Hume Hall originally housed the college library, auditorium, and chapel for the Kentucky Normal School for Colored Persons (now Kentucky State University) in Frankfort. Built in 1909 by William Sidney Pittman, this was second building erected for the first state-sponsored institution of higher learning for African Americans in Kentucky. Once commanding the crest of the hill high above downtown Frankfort and the state capitol, the green space around Hume Hall has been diminished by later buildings and roadways.
Built of native limestone and designed in a variation of the Collegiate Gothic style, Hume Hall is a two-story rectangular building entirely faced in pale gray Kentucky limestone that is roughly finished and irregularly coursed with raised joints. Buttresses further the illusion of this Gothic Revival building. All of the windows have segmental arches, with the taller sash windows on the second floor indicating the additional height of that story. Above the second-story windows is an ashlar string course above a dentil band. The steeply gabled central block projects from the main body of the building, its deep porch has round-headed arches and is crowned by a crenellated parapet. The standing seam metal roof is hipped.

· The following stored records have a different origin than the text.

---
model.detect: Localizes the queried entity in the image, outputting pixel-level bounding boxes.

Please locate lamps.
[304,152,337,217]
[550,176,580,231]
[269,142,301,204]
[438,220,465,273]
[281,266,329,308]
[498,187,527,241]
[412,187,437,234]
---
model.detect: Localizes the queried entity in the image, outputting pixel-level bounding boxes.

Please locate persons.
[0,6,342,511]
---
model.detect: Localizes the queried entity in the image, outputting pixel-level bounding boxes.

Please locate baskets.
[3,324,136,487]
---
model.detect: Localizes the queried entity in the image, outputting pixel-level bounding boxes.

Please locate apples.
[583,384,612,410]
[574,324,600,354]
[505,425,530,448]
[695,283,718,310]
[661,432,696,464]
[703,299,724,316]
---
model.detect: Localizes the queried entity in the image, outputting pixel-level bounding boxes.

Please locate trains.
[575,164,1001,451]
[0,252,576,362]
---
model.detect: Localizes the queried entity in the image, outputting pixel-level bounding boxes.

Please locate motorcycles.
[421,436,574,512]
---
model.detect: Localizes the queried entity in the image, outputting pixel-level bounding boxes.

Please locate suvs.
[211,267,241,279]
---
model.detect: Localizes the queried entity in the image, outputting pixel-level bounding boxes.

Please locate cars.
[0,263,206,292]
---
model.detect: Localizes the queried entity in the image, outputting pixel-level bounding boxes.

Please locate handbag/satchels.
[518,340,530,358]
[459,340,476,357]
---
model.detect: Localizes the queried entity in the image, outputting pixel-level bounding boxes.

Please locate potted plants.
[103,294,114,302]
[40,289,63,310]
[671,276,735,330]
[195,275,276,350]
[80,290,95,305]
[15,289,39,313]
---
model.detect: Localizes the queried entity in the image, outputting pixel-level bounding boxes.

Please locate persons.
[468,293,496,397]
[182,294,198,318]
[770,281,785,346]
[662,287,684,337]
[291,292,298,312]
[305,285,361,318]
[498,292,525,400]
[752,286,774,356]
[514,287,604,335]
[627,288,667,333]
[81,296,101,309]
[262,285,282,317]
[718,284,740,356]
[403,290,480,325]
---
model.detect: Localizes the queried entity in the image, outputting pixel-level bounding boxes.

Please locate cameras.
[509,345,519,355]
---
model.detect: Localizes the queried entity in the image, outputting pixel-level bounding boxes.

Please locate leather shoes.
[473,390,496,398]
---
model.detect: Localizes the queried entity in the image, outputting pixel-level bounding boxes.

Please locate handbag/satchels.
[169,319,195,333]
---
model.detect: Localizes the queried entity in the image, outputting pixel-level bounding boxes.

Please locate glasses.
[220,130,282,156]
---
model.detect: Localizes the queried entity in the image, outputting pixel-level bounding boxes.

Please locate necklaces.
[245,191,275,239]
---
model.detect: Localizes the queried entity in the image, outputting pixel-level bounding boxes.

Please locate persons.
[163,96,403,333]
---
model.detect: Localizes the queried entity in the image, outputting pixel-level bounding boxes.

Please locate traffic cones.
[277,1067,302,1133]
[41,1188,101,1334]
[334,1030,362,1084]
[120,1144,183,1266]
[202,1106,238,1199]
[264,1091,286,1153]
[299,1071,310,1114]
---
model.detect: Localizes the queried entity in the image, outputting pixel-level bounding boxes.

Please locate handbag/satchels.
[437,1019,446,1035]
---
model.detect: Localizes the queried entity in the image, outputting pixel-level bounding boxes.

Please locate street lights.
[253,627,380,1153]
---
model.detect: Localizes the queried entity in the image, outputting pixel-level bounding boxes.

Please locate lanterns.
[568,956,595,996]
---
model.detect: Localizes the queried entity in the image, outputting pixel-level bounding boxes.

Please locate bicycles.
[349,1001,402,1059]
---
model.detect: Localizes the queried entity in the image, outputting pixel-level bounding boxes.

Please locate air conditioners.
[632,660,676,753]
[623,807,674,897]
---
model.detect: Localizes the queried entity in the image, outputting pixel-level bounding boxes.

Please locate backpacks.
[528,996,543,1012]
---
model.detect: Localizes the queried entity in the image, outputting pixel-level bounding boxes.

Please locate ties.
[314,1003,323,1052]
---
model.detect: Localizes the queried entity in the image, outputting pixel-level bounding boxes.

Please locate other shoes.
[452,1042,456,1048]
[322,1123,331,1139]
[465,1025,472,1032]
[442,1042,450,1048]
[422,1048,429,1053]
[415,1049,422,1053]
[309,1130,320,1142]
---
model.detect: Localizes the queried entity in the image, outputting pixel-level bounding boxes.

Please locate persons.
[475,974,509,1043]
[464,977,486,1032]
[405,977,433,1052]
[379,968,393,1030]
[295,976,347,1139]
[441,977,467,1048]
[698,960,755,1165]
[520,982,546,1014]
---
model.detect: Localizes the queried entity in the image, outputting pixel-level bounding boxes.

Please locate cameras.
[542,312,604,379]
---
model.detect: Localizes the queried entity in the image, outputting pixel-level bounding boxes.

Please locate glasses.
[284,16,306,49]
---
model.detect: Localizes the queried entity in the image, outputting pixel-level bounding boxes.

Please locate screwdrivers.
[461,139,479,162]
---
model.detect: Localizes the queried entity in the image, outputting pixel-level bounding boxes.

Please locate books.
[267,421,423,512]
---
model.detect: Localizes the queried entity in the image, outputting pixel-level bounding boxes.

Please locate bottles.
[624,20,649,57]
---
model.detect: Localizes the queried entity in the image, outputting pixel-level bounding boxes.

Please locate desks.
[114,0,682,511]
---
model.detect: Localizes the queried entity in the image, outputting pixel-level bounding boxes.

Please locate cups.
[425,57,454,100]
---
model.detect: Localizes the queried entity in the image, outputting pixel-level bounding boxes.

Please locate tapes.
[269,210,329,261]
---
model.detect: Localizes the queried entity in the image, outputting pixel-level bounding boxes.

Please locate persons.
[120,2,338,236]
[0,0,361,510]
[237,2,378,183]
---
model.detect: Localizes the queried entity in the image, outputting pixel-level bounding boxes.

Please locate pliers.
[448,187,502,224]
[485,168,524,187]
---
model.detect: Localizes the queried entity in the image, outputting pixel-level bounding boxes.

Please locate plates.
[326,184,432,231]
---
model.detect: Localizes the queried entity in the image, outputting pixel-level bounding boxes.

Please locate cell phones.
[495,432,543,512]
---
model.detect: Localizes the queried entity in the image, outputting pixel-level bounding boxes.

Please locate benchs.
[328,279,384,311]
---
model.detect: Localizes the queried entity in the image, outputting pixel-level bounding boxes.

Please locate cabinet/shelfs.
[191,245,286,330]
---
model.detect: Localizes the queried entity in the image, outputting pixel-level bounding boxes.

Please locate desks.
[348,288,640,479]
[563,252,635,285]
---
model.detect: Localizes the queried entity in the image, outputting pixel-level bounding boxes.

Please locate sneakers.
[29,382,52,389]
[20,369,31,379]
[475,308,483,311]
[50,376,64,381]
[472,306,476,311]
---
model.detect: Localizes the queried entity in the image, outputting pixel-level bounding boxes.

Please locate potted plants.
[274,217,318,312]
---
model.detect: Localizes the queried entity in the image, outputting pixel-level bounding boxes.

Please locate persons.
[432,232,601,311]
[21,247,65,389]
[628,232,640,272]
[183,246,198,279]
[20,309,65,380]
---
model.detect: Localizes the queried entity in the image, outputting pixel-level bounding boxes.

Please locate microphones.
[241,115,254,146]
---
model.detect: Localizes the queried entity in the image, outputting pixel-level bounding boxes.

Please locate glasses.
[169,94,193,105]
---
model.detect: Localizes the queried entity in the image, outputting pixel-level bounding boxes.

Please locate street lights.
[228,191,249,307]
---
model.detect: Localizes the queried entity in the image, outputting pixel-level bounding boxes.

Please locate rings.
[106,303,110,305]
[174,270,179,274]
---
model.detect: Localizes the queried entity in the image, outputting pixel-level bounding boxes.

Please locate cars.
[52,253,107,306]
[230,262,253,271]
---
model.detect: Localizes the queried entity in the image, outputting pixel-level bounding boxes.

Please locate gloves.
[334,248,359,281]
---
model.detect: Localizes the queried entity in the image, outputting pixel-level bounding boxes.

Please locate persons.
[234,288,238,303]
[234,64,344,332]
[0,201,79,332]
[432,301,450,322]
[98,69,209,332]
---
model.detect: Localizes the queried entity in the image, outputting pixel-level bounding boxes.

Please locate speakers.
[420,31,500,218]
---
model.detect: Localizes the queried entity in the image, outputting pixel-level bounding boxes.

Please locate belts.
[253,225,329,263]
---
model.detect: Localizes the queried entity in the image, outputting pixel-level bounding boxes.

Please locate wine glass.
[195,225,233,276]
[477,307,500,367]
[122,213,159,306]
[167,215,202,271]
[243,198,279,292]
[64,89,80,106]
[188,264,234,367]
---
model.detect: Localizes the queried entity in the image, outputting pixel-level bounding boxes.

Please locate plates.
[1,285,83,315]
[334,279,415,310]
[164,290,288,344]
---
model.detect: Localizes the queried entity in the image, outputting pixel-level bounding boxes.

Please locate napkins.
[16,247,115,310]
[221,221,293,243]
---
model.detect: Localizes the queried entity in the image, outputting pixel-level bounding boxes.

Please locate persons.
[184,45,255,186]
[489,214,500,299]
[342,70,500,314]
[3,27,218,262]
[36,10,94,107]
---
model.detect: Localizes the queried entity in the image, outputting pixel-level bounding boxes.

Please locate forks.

The Kentucky Normal School for Colored Persons was established in 1886 and its first building, Recitation Hall (now Jackson Hall), was completed the following year. The brick, Collegiate Gothic building (architect unknown) informed Pittman’s design for Hume Hall, although the latter was built in rough-hewn limestone. Pittman was also commissioned to design a dormitory that was later demolished. When he received the commission for Hume Hall, Pittman was working as an independent architect in Washington, D.C., following a stint as head of the Architecture Department at the Tuskegee Institute (1900–1905). He had also recently completed the Negro Building for the Jamestown Ter-Centennial Exposition of 1907. Pittman was at the height of his powers in 1909; while designing Hume Hall he was also at work on plans for the Garfield School and the Twelfth Street Young Men’s Christian Association Building in Washington, D.C.
The interior of Hume Hall was significantly altered in the 1960s and included the conversion of the library and chapel into office space. A fire entirely destroyed the interior of Hume Hall in 1983 but it was rebuilt shortly thereafter by Jeffers, Meyer, Wright and Associates. It now houses the offices of the university president.
References
Polsgrove, Robert, "Hume Hall,” Franklin County, Kentucky. National Register of Historic Places Inventory–Nomination Form, 1983. National Park Service, U.S. Department of the Interior, Washington, D.C.
Savage, Beth L. African American Historic Places. Washington, D.C.: Preservation Press, 1994.